- Directions for this task
Down to the last line, repeat the data below exactly.

[Dataset items]

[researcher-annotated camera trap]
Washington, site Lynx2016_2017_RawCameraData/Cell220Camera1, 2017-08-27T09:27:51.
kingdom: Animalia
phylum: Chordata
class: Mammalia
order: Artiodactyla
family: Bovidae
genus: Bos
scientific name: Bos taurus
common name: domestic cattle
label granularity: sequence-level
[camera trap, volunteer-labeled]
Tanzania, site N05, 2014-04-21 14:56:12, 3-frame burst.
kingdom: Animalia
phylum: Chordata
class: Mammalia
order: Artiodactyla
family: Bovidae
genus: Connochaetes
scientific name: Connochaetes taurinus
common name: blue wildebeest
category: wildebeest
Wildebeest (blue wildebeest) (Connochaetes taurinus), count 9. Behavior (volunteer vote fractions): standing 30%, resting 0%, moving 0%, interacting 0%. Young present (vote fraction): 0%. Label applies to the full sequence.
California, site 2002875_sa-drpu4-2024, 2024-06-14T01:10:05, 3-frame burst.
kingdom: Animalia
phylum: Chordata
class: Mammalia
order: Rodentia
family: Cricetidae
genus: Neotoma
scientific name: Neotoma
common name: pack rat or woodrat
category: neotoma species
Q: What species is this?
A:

- Expected answer
[researcher-annotated camera trap]
Washington, site Lynx2016_2017_RawCameraData/Cell220Camera1, 2017-08-27T09:27:51.
kingdom: Animalia
phylum: Chordata
class: Mammalia
order: Artiodactyla
family: Bovidae
genus: Bos
scientific name: Bos taurus
common name: domestic cattle
label granularity: sequence-level
[camera trap, volunteer-labeled]
Tanzania, site N05, 2014-04-21 14:56:12, 3-frame burst.
kingdom: Animalia
phylum: Chordata
class: Mammalia
order: Artiodactyla
family: Bovidae
genus: Connochaetes
scientific name: Connochaetes taurinus
common name: blue wildebeest
category: wildebeest
Wildebeest (blue wildebeest) (Connochaetes taurinus), count 9. Behavior (volunteer vote fractions): standing 30%, resting 0%, moving 0%, interacting 0%. Young present (vote fraction): 0%. Label applies to the full sequence.
California, site 2002875_sa-drpu4-2024, 2024-06-14T01:10:05, 3-frame burst.
kingdom: Animalia
phylum: Chordata
class: Mammalia
order: Rodentia
family: Cricetidae
genus: Neotoma
scientific name: Neotoma
common name: pack rat or woodrat
category: neotoma species
Q: What species is this?
A:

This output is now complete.